The Gastropolitics of the 1853-54 Perry Mission to Japan, with Christine Guth (Apr. 26, 2023)

BU’s Department of History of Art and Architecture, American and New England Studies Program, and the BU Center for the Study of Asia

invite you to our upcoming lecture

The Gastropolitics of the 1853-54 Perry Mission to Japan

Christine M.E. Guth

(Royal College of Art / Victoria and Albert Museum)
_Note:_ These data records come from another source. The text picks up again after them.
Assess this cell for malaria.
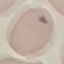

Uninfected.

Summary:
  - Capture: smartphone camera at the microscope eyepiece
  - Stain: Giemsa
  - Preparation: thin blood smear
  - Image type: cell patch, automatically extracted from a larger field of view and resized to 64 × 64 pixels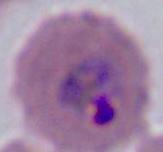

Summary:
  - Modality: micrograph
  - Identification: Plasmodium
  - Magnification: 400x or 1000xGive the position of every malaria parasite.
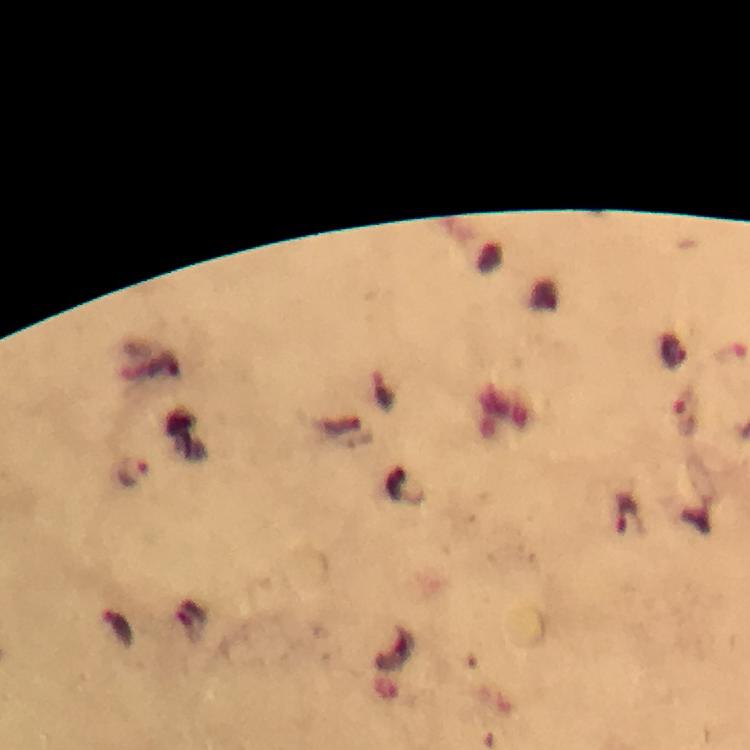
Approximate centers as (x, y) in pixels.
Malaria parasites: (685, 417), (133, 473), (629, 516), (118, 629).

100x magnification. From a diagnostic examination for malaria. Immersion oil applied. Cropped region of a single field of view. Smartphone photograph taken through a microscope. Giemsa stain. Thick blood smear. Image is 750×750 pixels.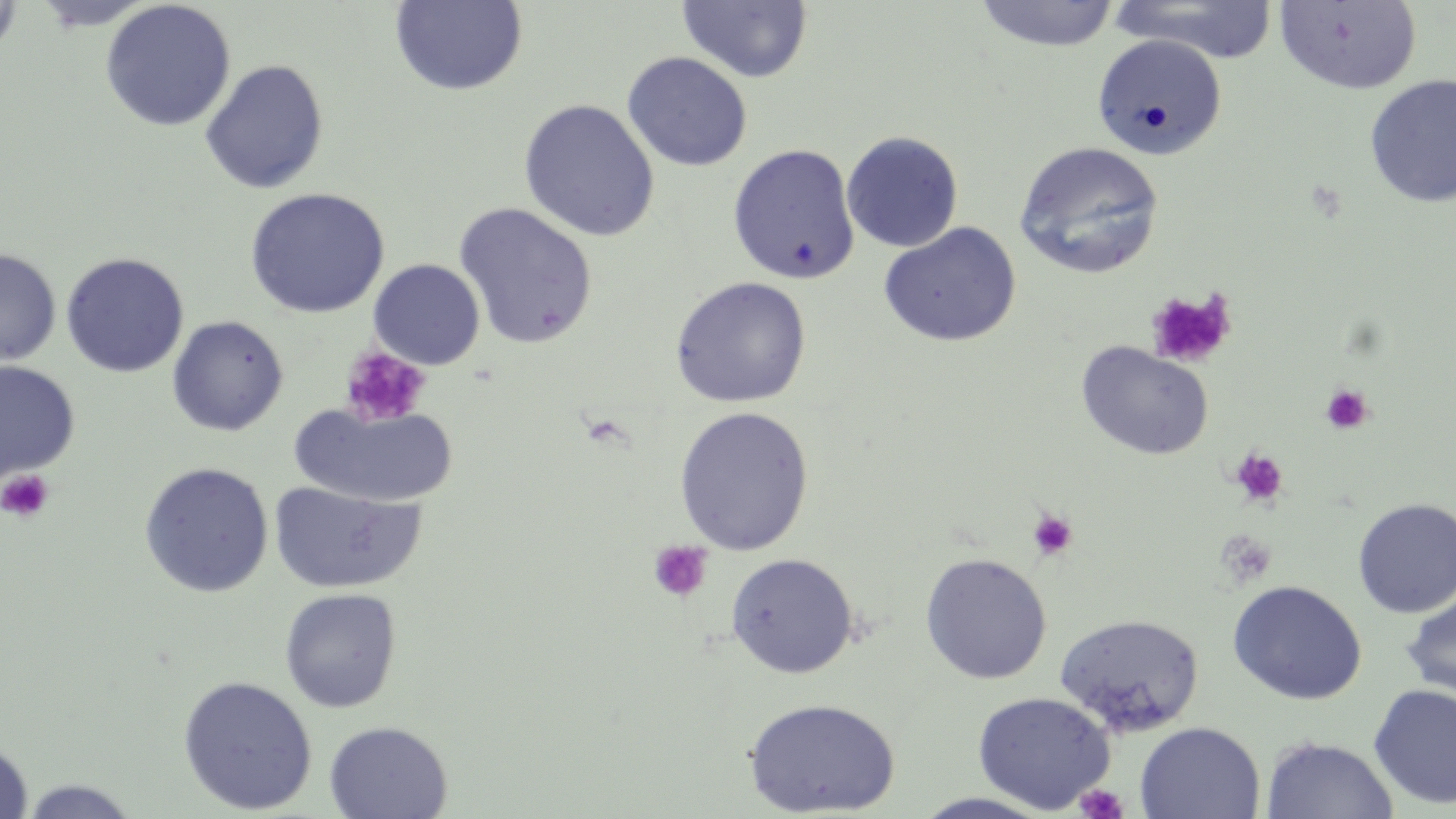
Summary:
  - Coordinate format: approximate bounding boxes as (x1, y1, x2, y2) in pixels
  - Uninfected red blood cell locations: (0, 0, 23, 62), (31, 0, 155, 31), (973, 0, 1120, 51), (1108, 0, 1280, 64), (99, 1, 236, 132), (389, 1, 528, 96), (677, 1, 813, 83), (1274, 1, 1423, 95), (1091, 33, 1227, 160), (622, 51, 753, 171), (200, 60, 329, 194), (1363, 73, 1456, 208), (518, 98, 660, 242), (841, 131, 964, 253), (1014, 142, 1164, 279), (727, 143, 861, 285), (244, 187, 390, 318), (453, 202, 599, 350), (878, 221, 1021, 347), (0, 248, 61, 368), (61, 252, 189, 377), (368, 259, 485, 370), (670, 276, 812, 408), (167, 315, 289, 436), (1076, 341, 1214, 461), (0, 361, 79, 482), (290, 402, 459, 509), (673, 406, 814, 555), (138, 462, 274, 597), (268, 480, 425, 594), (1351, 497, 1456, 617), (919, 552, 1052, 684), (726, 553, 859, 678), (1227, 580, 1367, 704), (1400, 587, 1456, 706), (279, 588, 401, 713), (1053, 611, 1207, 737), (178, 675, 317, 815), (1368, 682, 1456, 809), (972, 691, 1115, 813), (743, 697, 901, 818), (324, 721, 453, 818), (1134, 722, 1265, 819), (1260, 735, 1399, 819), (0, 738, 34, 819), (15, 778, 143, 818), (911, 792, 1057, 818)
  - Platelet locations: (1145, 287, 1238, 368), (339, 344, 431, 428), (1320, 383, 1374, 436), (1230, 449, 1288, 507), (0, 470, 54, 523), (1027, 509, 1078, 560), (1214, 529, 1278, 589), (648, 540, 713, 602), (1073, 784, 1129, 819)
  - Slide-level diagnosis: no evidence of blood parasites
  - Modality: light microscopy
  - Image size: 1456×819 pixels
  - Stain: May-Grünwald-Giemsa
  - Field of view: one of a larger specimen
  - Preparation: thin blood smear
  - Magnification: 1000x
Wednesday April 26, 2023 from 5:30-7:00 pm

at the Frederick S. Pardee School of Global Studies, 121 Bay State Road, Boston, MA 02215


 

Poster illustration shows a detail from “Entertainment and Menu for Reception at Yokohama 1854” (Peabody Essex Museum M17,143. Salem, MA)

Abstract: 
Little scholarly attention has been given to the role of reciprocal banqueting in the political strategies deployed by the negotiating teams during the 1853-54 Perry expeditions to Japan. This paper addresses this oversight, arguing that American and Japanese officials both understood the importance of political theater and used lavish banquets and gifts of food as part of their efforts to impress their counterparts with their power, wealth, and civility.

About the Speaker:
Christine M. E. Guth has taught at institutions including Princeton, Harvard, University of Pennsylvania, and Berkeley. She led the Asian specialism in the Victoria and Albert Museum & Royal College of Art’s Post-graduate History of Design Program from 2007 until 2016.  She has written widely about transnational cultural exchange between the United States and Japan.  Her books include Longfellow’s Tattoos: Tourism, Collecting, and Japan (2004); and Hokusai’s Great Wave: Biography of a Global Icon (2015). Her publications on culinary topics include: “The Japanese Stand Today as Teachers of the Whole World’ American Food Reform and the Russo-Japanese War,” (2021) and “Food for Fantasy: Sara Bosse and Onoto Watanna’s 1914 Chinese-Japanese Cookbook (2021).

 

About the Discussant:
Alice Y. Tseng is CAS Associate Dean of the Faculty for the Humanities and Professor of Japanese Art and Architecture at Boston University. She specializes in the art and architecture of Japan, with particular focus on the 19th and 20th centuries. Specific topics of research interest are the history of institutional buildings, collections, and exhibitions; transnational and transcultural connections between Japan and Euro-America; the role of the visual arts in cultural transformation, invention, and revival; and the visual and spatial representations of Japan’s modern monarchy. She is the author of The Imperial Museums of Meiji Japan: Architecture and the Art of the Nation (2008), Kyoto Visual Culture in the Early Edo and Meiji Periods: The Arts of Reinvention (co-edited with M. Pitelka, 2016), and Modern Kyoto: Building for Ceremony and Commemoration, 1868-1940 (2018). She is a co-curator of the online exhibition Asia at the World’s Fairs. A current book project, tentatively titled “Designing for World’s View: Japan at the Louisiana Purchase Exposition of 1904,” examines the production of Japanese national displays through ensembles of specialized pavilions, gardens, tableaux, models, and maps at the international exposition. Another ongoing project explores the twinned concepts of emperor and empire and their manifestations in built environments.